What do these people expect to get for their money? Aside from the satisfaction of having a governor who will snap to attention when they call, it’s sometimes difficult to know exactly. But the PACs that support DeSantis have a very clear agenda which is anti-regulation (especially with regard to financial dealings and the environment) and low or no taxes on corporations and the rich. These donors live in a world of wealth and privilege, whether by birth or achievement or just good luck, and they want to keep their money. Many of those with Florida connections are in the Mar-a-Lago Palm Beach/Jupiter orbit. They’re fine with our health care for profit system, and calls for Medicare-for-all scare them. DeSantis’s militantly pro-Israel (and pro-Netanyahu) positions certainly haven’t hurt him with the Israel-can-do-no-wrong crowd. Twenty years of Republican control has made Florida a very comfortable environment for preserving wealth and doing business with a lot of chummy help from Tallahassee, and those who have benefitted don’t want it to change.
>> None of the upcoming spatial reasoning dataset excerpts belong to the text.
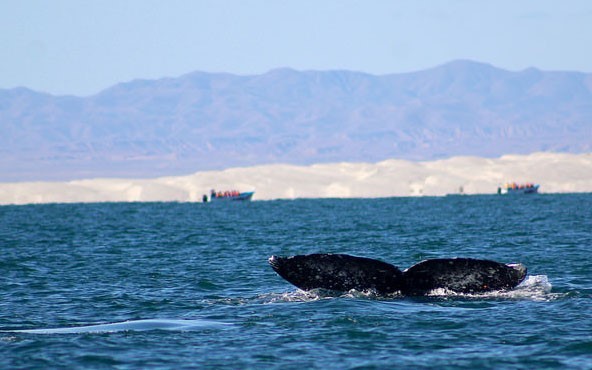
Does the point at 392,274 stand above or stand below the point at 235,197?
below

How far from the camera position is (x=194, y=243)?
45.5m

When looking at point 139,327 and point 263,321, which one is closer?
point 139,327

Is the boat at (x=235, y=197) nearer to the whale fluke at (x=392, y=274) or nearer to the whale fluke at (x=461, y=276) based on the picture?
the whale fluke at (x=392, y=274)

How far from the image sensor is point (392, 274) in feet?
63.1

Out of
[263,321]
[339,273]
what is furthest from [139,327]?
[339,273]

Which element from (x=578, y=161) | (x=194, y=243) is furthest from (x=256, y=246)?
(x=578, y=161)

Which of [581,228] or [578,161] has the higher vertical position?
[578,161]

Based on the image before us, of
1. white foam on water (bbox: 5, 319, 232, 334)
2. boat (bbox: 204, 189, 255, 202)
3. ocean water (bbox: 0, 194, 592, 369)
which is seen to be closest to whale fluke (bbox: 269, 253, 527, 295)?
ocean water (bbox: 0, 194, 592, 369)

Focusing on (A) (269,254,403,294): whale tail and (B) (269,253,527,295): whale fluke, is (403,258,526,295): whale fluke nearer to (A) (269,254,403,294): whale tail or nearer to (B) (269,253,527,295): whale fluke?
(B) (269,253,527,295): whale fluke

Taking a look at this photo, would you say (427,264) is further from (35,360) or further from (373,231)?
(373,231)

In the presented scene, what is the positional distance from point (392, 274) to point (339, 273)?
3.02ft

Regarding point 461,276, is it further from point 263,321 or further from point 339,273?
point 263,321

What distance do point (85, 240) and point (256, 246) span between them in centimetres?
1057

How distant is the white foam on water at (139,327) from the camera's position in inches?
682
What really stands out when you start looking at all of this is how utterly–and legally–corrupted by money our politics has become. In a world where a $5,000 or $10.000 donation to a candidate is just chicken feed, what chance do we who can only afford to give 10, 20, or 50 dollars really have? This election is our chance to bend that trajectory at least a bit before the tsunami of money drowns democracy for good.